When I began getting opportunities to do site-specific projects, I might have turned it a bit into a response to the commodification of recordings due to digitization. While most artists I know chased every channel available, throwing away their music in the hope of catching some elusive audience, I felt I needed to give something special to those who bothered showing up at some place to hear me.

That’s a qualitative
approach to presentation that surely requires a high level of dedication.

You can’t invest that amount of time on research and customization when you play 120 gigs a year, so it’s also a matter of priorities. But it felt worth my time to put in the effort. As far as I know, I played the first ever electronic concert at LACMA, and I’ll play the first at the Philharmonie’s Great Hall. I wasn’t the first to play Honen-in, but I had over a month to check out the place and figure out what to do there before performing. On Alif, we had over a year to structure the performance space together with Chiharu Shiota, Samir Odeh-Tamimi and Jeremias Schwarzer. We did two versions: one for Berlin’s Radialsystem, and another for Nuremberg’s St. Lorenz Church. This timespan allowed for an entirely different depth compared to showing up at 6 PM for soundcheck and hitting the stage at 8.

Was there a key
experience that sparked your interest in the connection between music and the
unusual spaces it is presented in?

I had heard that there had been concerts at Honen-in. One day I
rode my bike up there and ended up spending five hours just sitting in the
yard. It was getting dark, and I had planned to ride back because I had no
lights. But the soundscape was changing so rapidly and intriguingly that I
couldn’t get myself to leave. By chance, I met a guy who had been in touch with
some of the artists who played there, and I asked him if he knew who could possibly say if
there’s a chance to do something there.
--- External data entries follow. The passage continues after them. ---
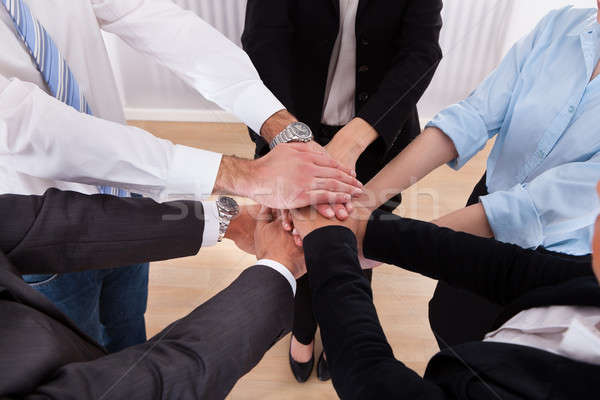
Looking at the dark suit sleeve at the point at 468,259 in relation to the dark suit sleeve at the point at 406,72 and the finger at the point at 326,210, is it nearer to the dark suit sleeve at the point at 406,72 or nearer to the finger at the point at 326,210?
the finger at the point at 326,210

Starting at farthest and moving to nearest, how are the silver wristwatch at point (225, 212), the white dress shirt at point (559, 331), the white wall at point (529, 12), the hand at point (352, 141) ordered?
the white wall at point (529, 12) → the hand at point (352, 141) → the silver wristwatch at point (225, 212) → the white dress shirt at point (559, 331)

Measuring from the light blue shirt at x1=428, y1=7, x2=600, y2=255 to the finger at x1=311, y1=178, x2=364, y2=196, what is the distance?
0.30 metres

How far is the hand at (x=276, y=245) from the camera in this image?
35.9 inches

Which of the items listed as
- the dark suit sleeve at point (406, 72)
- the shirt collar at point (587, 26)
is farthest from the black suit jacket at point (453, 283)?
→ the shirt collar at point (587, 26)

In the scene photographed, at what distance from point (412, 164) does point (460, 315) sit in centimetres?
39

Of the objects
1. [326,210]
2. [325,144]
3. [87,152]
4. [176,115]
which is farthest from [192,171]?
[176,115]

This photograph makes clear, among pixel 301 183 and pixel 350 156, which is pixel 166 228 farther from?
pixel 350 156

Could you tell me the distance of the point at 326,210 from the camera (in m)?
0.98

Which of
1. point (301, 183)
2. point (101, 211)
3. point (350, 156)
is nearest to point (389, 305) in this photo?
point (350, 156)

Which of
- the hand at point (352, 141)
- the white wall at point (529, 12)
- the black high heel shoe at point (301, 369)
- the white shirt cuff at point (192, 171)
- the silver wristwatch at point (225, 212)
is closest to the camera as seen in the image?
the white shirt cuff at point (192, 171)

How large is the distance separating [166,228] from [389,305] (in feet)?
3.66

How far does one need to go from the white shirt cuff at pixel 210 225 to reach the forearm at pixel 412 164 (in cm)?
37

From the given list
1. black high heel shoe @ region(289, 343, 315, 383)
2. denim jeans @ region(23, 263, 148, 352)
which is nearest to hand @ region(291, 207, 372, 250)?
denim jeans @ region(23, 263, 148, 352)

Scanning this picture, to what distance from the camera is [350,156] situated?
112 cm
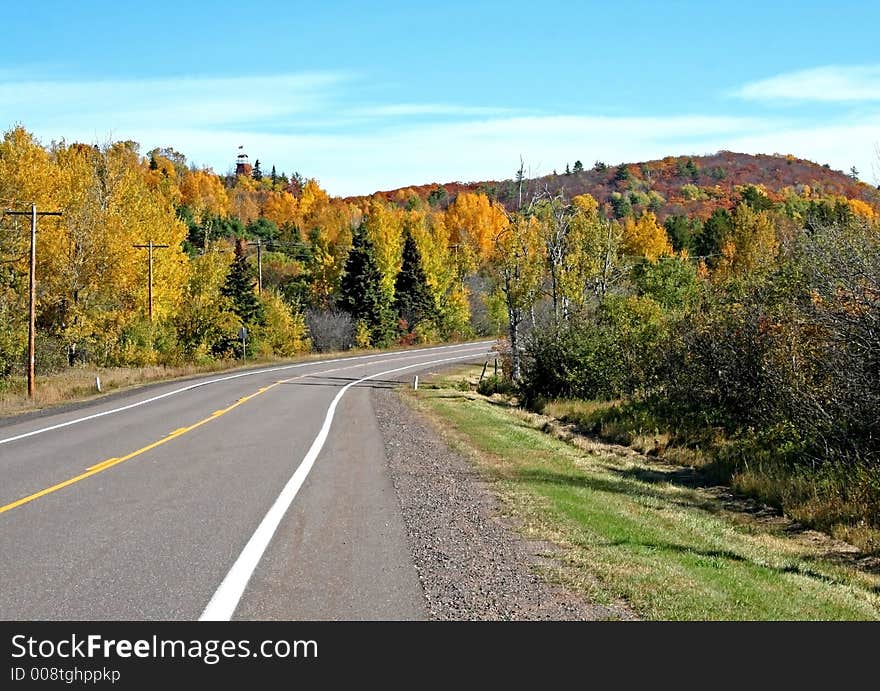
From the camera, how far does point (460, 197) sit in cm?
11281

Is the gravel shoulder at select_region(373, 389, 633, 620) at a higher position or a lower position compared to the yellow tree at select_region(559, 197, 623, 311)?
lower

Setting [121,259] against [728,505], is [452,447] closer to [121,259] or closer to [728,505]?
[728,505]

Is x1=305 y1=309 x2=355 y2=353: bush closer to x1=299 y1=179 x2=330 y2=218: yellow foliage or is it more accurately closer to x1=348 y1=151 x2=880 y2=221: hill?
x1=299 y1=179 x2=330 y2=218: yellow foliage

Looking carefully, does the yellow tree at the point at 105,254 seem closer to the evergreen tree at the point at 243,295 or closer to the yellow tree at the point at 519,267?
the evergreen tree at the point at 243,295

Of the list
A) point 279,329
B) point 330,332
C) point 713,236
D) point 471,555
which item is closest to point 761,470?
point 471,555

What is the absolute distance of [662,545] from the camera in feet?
31.4

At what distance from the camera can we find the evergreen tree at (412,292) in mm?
79062

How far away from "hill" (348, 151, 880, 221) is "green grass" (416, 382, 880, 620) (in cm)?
13116

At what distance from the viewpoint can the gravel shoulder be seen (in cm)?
639

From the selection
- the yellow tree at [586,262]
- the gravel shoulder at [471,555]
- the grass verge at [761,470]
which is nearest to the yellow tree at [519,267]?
the yellow tree at [586,262]

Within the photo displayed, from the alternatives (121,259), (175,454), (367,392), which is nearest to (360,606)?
(175,454)

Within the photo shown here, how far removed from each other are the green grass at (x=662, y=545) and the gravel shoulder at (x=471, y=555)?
0.29 meters

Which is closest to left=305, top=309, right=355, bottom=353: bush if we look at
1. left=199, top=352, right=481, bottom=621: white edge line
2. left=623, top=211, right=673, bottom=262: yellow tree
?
left=623, top=211, right=673, bottom=262: yellow tree

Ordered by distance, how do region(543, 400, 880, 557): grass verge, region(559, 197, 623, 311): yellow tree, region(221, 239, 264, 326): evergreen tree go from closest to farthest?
region(543, 400, 880, 557): grass verge → region(559, 197, 623, 311): yellow tree → region(221, 239, 264, 326): evergreen tree
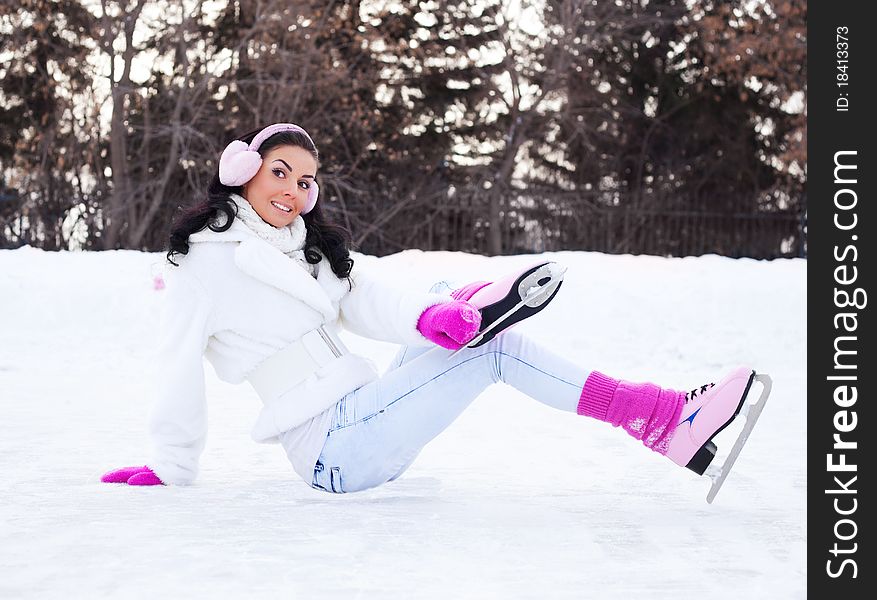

He basically took out
his calendar and was like, “Can you do June 29?” And that was that.

How did you usually
approach these site-specific commissions in the past? What’s the workflow like,
from initial theory to execution?

Looking at the space and taking it from there is definitely the
best approach for me. Some commission requests are all pre-determined for
everything but the space. They’ll say, ”We have composer X’s anniversary, and
we’d like a live remix where you play with the orchestra over a symphony.”
That’s usually where anyone who’s not entirely desperate for work should say
thanks but no thanks.

I like the ones that start with the space rather than with a grand vision of the content. It’s also kind of a cheeky experience, like a child’s dream of sneaking into a museum past closing time and roaming around without supervision. Plus it’s an excuse to do things in the studio that you can’t when you’re producing something Ben Klock’s supposed to play.

In the program details,
it notes the artists you’ve chosen have developed their sounds away from the
scope of Western Europe and North America. Why was this important in your
curation process for the Philharmonie, a distinctly Western venue, to highlight
these talents?

Berlin is a city where, in terms of electronic music, everything
there is to hear has been heard. There’s no need to compete with the city’s
clubs, festivals and other institutions by repeating what they already
represent. Thus the main focus isn’t on some demographic, style or generation
but on doing what I think the venue stands for, which is presenting peak
achievement at the individual level that is also relevant to Berlin.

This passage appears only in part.